The changes in the Australia labour market have actually been among the most thoroughgoing of any OECD country. During this time we have also witnessed several major changes in the regulatory framework. Putting Fair Work in its very recent historical place, we can see that it is the third major rework of the regulatory framework in the past fifteen years.

It feels to me that employers have had enough change and, if anything, want to tweak the current system. Most have settled into the workmanlike practices needed to adapt to and embed the (latest) new system.

What is Fair Work?

So what is the Fair Work industrial relations regime? The new system is explicitly based on the promotion of workplace flexibility. It differs in fundamental ways from its (Workchoices) predecessor in how it aims to achieve this end.

Workchoices sought flexibility through the individualisation of industrial relations through the promotion, among other things, of individual statutory contracts; AWAs. Simultaneously it re-regulated the minimum standards “floor” which sat underneath individual contracts. Research we conducted at the University of Sydney showed that this regime had a profound impact on the work and lives of some employees, most particularly women working in low-paid occupations such as cleaning, childcare and retail.

The Fair Work system attempts to achieve flexibility in a different way.

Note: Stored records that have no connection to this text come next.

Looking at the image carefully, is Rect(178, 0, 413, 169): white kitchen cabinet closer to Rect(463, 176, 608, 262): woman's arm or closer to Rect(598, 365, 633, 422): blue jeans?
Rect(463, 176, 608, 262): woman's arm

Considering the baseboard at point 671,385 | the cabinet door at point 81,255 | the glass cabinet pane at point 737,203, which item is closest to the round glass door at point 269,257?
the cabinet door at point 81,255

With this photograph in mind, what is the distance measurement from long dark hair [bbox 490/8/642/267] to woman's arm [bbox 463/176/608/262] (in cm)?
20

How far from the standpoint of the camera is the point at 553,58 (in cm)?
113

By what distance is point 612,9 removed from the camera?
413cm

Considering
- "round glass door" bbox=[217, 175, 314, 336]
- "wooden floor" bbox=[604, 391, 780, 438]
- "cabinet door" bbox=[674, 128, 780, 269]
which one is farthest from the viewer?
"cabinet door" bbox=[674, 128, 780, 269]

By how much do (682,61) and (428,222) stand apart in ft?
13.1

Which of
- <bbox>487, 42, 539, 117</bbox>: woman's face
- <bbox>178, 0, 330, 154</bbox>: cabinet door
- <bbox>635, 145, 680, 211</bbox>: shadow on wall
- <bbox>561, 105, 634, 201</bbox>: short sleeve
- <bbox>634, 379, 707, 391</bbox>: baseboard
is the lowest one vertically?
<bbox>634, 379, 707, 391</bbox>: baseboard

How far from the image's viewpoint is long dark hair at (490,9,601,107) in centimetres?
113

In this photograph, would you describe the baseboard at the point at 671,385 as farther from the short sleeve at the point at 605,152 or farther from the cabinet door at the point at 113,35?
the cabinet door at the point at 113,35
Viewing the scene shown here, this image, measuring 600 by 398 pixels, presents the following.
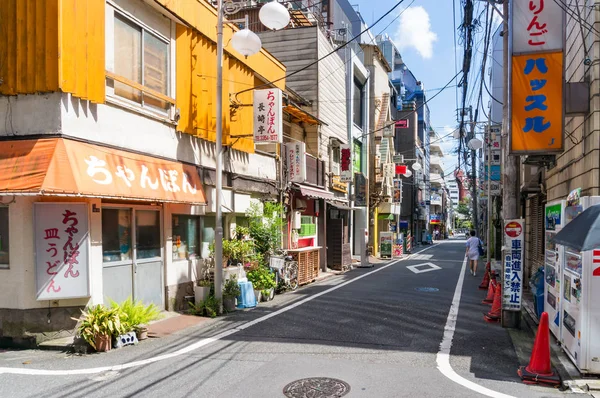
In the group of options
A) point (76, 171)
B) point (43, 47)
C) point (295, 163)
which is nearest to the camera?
point (76, 171)

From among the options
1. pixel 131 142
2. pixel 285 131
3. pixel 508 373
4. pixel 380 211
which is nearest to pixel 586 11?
pixel 508 373

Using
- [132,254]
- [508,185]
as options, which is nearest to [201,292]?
[132,254]

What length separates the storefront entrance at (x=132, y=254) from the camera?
899cm

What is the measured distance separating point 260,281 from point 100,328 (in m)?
5.49

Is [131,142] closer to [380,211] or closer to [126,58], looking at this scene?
[126,58]

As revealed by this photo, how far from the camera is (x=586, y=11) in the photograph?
27.8 feet

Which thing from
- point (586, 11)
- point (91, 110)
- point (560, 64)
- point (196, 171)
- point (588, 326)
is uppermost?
point (586, 11)

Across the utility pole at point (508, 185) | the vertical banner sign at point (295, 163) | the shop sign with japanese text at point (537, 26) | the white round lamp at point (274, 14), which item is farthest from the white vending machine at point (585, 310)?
the vertical banner sign at point (295, 163)

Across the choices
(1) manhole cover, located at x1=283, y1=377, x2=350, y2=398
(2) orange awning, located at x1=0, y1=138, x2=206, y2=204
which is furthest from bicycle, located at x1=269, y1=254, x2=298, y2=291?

Fundamentally it pivots on collective bargaining, underpinned by a system of individual rights. The premise here is that groups of workers can negotiate in “good faith” appropriate workplace practices, represented by unions, or others, overseen by an umpire in the form of Fair Work Australia. The outcomes of their negotiations are underpinned by a safety net of conditions provided in modern awards and the 10 national employment standards.

If it ain’t broke …

It is hard to speak of a generalised “employer reaction” to the new regime, reflecting the diversity of the Australian sectors and labour markets.

For mining employers and some in transport and manufacturing, the primary concern is with aspects of the new bargaining framework. For employers in hospitality and retail, the implementation of the new minimum standards system has caused unease. But if we take a step back, the employer reaction to the system as a whole - and in these particular areas - has been rather muted. This in part reflects the flexibilities than most employers recognise are available to them both within and beside the Fair Work system.

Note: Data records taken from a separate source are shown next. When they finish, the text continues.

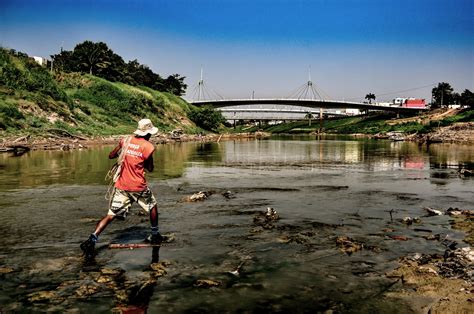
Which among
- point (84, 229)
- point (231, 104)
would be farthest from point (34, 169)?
point (231, 104)

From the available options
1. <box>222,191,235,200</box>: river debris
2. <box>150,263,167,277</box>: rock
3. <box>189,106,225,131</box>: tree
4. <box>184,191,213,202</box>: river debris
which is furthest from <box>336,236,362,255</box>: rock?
<box>189,106,225,131</box>: tree

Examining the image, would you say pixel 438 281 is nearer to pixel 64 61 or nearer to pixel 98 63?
pixel 98 63

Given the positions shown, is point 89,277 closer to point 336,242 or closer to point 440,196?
point 336,242

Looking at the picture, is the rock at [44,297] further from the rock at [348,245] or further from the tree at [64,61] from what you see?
the tree at [64,61]

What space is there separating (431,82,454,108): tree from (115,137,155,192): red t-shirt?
163 meters

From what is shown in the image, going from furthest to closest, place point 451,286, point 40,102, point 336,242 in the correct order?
1. point 40,102
2. point 336,242
3. point 451,286

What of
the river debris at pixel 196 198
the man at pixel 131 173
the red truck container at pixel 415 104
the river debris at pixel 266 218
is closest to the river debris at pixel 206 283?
the man at pixel 131 173

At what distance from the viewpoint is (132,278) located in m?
6.49

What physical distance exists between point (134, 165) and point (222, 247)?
2339mm

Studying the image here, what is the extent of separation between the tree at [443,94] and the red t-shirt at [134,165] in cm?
16294

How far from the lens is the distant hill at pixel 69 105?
47156 millimetres

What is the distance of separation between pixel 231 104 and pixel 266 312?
146 m

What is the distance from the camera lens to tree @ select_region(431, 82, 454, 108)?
6091 inches

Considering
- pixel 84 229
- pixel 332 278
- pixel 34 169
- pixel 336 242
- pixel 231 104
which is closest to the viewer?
pixel 332 278
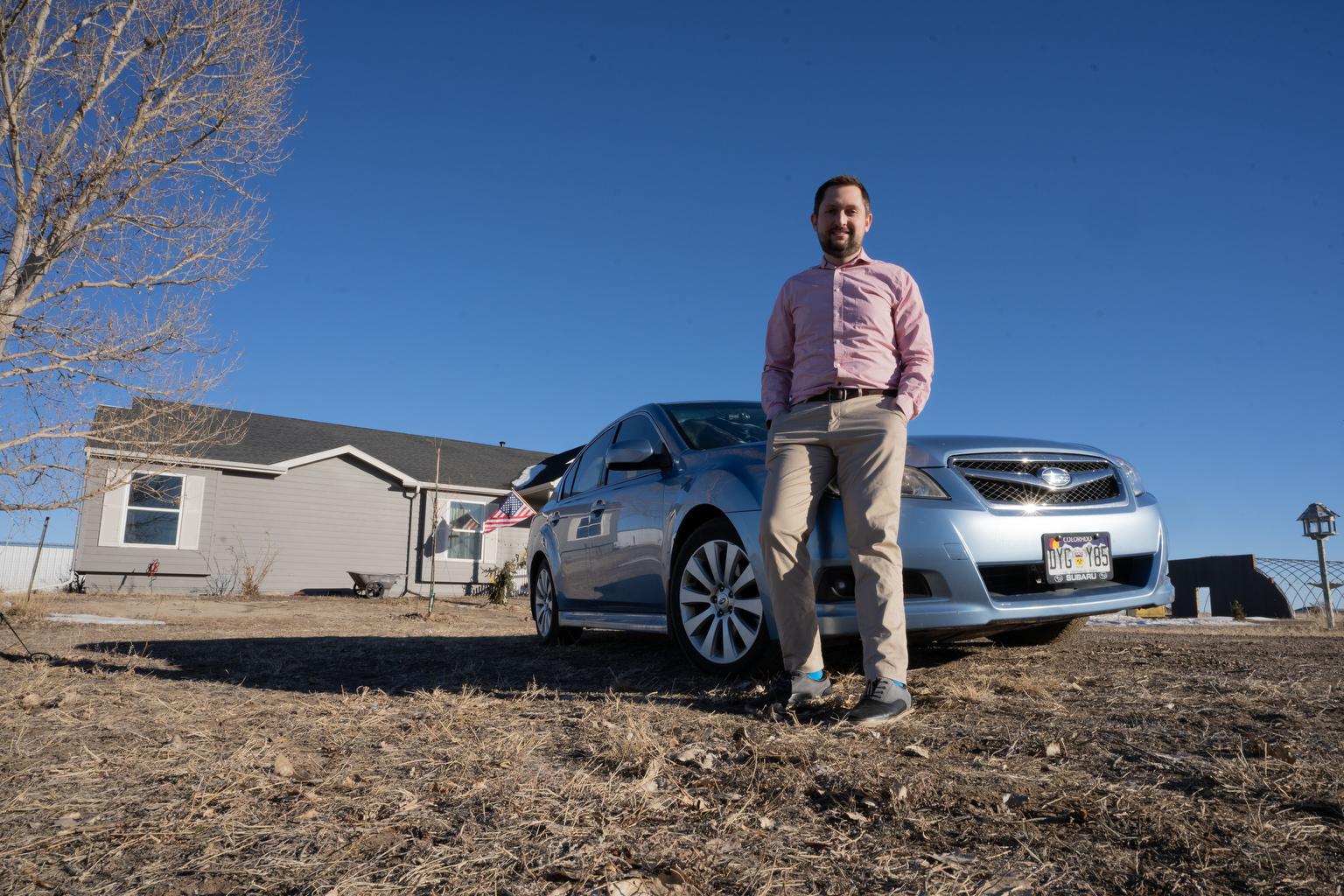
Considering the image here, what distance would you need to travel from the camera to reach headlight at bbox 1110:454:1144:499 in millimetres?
4070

Whether you like it or not, Australia has a highly casualised (pay per hour) workforce, this remains largely untouched by the Fair Work system. Employees and employers are free to negotiate “individual flexibility arrangements” within the collective bargaining system and while there are some protections, for example these arrangements are subject to no disadvantage tests, they can be made over a broad range of matters. “Good faith” collective bargaining, which the Fair Work Act promotes, is flourishing.

For the time being, Peter Reith and his friends in the HR Nicholls Society, are dancing to an old tune.